_What this task involves_: Filter the listing and keep only the lines with the word "coefficients".

Source data section start

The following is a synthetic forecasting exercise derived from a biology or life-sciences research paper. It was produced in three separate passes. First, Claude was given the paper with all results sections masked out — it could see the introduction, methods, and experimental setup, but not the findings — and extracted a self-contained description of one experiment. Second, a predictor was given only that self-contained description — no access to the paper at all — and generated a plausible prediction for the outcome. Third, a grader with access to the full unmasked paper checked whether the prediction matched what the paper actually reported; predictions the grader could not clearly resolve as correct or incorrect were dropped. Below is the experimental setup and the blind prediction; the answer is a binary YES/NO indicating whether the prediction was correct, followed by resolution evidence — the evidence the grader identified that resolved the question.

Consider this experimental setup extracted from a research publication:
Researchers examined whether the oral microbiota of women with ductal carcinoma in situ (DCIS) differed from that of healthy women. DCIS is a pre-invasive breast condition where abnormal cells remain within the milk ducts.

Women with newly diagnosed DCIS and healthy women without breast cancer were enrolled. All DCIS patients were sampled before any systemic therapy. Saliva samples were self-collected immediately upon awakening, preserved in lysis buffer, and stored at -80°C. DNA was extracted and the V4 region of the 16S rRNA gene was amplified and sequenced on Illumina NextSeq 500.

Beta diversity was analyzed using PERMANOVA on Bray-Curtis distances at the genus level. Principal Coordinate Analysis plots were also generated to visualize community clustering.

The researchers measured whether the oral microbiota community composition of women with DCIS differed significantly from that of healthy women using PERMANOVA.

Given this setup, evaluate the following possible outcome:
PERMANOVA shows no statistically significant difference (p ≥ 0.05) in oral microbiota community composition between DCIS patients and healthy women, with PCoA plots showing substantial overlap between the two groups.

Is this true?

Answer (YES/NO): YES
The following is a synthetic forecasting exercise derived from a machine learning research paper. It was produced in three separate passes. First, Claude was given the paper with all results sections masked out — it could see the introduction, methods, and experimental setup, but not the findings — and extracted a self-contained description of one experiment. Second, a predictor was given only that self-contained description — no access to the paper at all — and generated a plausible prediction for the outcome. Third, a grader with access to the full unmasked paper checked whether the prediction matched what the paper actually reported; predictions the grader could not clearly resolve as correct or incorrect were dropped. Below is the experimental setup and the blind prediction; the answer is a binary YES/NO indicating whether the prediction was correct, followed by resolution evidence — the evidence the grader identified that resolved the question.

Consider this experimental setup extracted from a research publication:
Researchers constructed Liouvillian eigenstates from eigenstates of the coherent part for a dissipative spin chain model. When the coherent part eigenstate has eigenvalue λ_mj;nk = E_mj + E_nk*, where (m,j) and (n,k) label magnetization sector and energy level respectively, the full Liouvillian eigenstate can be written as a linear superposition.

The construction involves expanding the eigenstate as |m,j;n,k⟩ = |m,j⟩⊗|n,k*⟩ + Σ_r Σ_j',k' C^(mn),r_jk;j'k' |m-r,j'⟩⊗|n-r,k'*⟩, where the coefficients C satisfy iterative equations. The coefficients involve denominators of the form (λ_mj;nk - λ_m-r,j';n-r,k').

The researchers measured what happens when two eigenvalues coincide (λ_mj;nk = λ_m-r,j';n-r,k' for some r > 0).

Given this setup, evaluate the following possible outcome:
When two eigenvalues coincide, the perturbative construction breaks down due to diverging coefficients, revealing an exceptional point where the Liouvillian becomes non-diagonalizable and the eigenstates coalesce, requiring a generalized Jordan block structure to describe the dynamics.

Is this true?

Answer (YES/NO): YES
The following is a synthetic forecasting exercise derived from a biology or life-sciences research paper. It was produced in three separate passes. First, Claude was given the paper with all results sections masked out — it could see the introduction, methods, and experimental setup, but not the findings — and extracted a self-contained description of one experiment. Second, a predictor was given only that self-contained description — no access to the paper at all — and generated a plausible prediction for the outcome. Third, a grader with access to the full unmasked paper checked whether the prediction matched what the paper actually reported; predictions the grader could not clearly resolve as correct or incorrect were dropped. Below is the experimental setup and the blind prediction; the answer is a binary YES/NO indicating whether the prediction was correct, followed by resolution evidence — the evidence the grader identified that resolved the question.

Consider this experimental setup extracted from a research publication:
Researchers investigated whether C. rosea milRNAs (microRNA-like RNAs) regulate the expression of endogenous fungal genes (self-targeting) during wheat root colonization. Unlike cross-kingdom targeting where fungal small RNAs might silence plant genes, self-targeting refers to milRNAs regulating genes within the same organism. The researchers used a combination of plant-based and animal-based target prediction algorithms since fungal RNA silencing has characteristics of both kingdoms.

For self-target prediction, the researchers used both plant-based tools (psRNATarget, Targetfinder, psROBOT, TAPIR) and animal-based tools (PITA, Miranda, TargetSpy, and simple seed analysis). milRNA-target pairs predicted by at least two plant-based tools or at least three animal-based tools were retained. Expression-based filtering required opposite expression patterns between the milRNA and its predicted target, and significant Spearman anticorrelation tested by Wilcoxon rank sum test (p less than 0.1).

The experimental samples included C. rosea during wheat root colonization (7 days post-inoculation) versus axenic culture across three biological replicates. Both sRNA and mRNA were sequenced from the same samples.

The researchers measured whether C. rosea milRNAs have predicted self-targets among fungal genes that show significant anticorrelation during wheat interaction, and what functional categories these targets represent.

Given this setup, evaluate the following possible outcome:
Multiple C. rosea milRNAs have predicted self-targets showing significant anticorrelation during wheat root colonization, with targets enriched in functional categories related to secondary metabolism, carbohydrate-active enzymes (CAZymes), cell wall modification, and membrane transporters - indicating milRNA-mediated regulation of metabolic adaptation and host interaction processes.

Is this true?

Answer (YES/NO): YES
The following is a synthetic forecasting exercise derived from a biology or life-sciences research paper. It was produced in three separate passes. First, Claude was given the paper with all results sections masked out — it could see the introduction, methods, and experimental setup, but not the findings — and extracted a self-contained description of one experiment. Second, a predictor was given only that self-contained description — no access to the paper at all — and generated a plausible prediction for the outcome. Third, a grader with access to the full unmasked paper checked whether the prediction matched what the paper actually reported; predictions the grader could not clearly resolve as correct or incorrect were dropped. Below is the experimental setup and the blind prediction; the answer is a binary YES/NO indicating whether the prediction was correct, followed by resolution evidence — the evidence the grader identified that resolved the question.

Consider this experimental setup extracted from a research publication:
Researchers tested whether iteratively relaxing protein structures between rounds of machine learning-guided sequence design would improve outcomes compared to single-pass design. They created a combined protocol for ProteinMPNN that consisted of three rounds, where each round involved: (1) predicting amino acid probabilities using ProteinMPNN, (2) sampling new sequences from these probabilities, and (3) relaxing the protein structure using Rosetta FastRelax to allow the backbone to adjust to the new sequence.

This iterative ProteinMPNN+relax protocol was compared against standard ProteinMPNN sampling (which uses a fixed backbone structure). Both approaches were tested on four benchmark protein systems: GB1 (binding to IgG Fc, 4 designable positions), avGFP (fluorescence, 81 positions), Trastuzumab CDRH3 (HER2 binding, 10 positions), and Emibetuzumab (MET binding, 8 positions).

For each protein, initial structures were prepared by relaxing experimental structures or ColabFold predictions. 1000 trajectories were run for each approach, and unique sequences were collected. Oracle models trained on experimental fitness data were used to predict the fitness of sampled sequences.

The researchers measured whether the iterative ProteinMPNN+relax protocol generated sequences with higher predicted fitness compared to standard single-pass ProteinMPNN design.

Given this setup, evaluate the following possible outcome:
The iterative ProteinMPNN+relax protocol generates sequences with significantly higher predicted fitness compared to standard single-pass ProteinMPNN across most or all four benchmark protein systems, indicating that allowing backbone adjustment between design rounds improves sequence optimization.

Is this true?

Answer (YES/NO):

Source data section end

_Exercise solution_:
The construction involves expanding the eigenstate as |m,j;n,k⟩ = |m,j⟩⊗|n,k*⟩ + Σ_r Σ_j',k' C^(mn),r_jk;j'k' |m-r,j'⟩⊗|n-r,k'*⟩, where the coefficients C satisfy iterative equations. The coefficients involve denominators of the form (λ_mj;nk - λ_m-r,j';n-r,k').
When two eigenvalues coincide, the perturbative construction breaks down due to diverging coefficients, revealing an exceptional point where the Liouvillian becomes non-diagonalizable and the eigenstates coalesce, requiring a generalized Jordan block structure to describe the dynamics.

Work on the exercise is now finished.